(Objective) Copy out the passage about Macron's sunglasses word for word.

(Passage)
⟨
Other images on social media showed Macron playing the rebel Maverick from the Top Gun franchise, while facing off to Trump.
“These sunglasses were unintentionally a very fitting visual vocabulary for the message he wanted to convey,” said communications professor Philippe Moreau-Chevrolet at Paris’s Sciences Po university.
“It gave a Hollywood-style dimension — cool and masculine at once — that answered Trump.”
Trump mocked the look, stating: “I watched him yesterday with those beautiful sunglasses. What the hell happened?“
“But I watched him sort of be tough,” Trump added, after Macron said France rejected “bullies.”
The UK’s Telegraph newspaper published the headline “Can Macron’s sunglasses save the West?” in an analysis of the heated and divisive tone taken by largely male world leaders at the summit.
“Testosterone is the primary currency in Davos this year, and the French president’s aviators have placed him at the top of the pecking order,” the Telegraph wrote.
The hype surrounding Macron’s look led to a surge in traffic to the French eyewear maker Henry Jullien’s website, causing it to crash.
“Our eShop website is experiencing an exceptional volume of visits and enquiries” following the “significant visibility” given to the sunglasses by Macron, said a notice on the brand’s website.
It added that it had launched a “temporary page” featuring solely the ‘Pacific’ model worn by Macron, “to ensure stable and secure access for everyone.”
⟩
(Given material)
⟨
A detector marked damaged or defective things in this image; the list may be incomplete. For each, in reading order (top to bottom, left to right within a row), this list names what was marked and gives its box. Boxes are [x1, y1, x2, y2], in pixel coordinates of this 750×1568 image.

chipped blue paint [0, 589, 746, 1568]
⟩
(Completed exercise)
Other images on social media showed Macron playing the rebel Maverick from the Top Gun franchise, while facing off to Trump.
“These sunglasses were unintentionally a very fitting visual vocabulary for the message he wanted to convey,” said communications professor Philippe Moreau-Chevrolet at Paris’s Sciences Po university.
“It gave a Hollywood-style dimension — cool and masculine at once — that answered Trump.”
Trump mocked the look, stating: “I watched him yesterday with those beautiful sunglasses. What the hell happened?“
“But I watched him sort of be tough,” Trump added, after Macron said France rejected “bullies.”
The UK’s Telegraph newspaper published the headline “Can Macron’s sunglasses save the West?” in an analysis of the heated and divisive tone taken by largely male world leaders at the summit.
“Testosterone is the primary currency in Davos this year, and the French president’s aviators have placed him at the top of the pecking order,” the Telegraph wrote.
The hype surrounding Macron’s look led to a surge in traffic to the French eyewear maker Henry Jullien’s website, causing it to crash.
“Our eShop website is experiencing an exceptional volume of visits and enquiries” following the “significant visibility” given to the sunglasses by Macron, said a notice on the brand’s website.
It added that it had launched a “temporary page” featuring solely the ‘Pacific’ model worn by Macron, “to ensure stable and secure access for everyone.”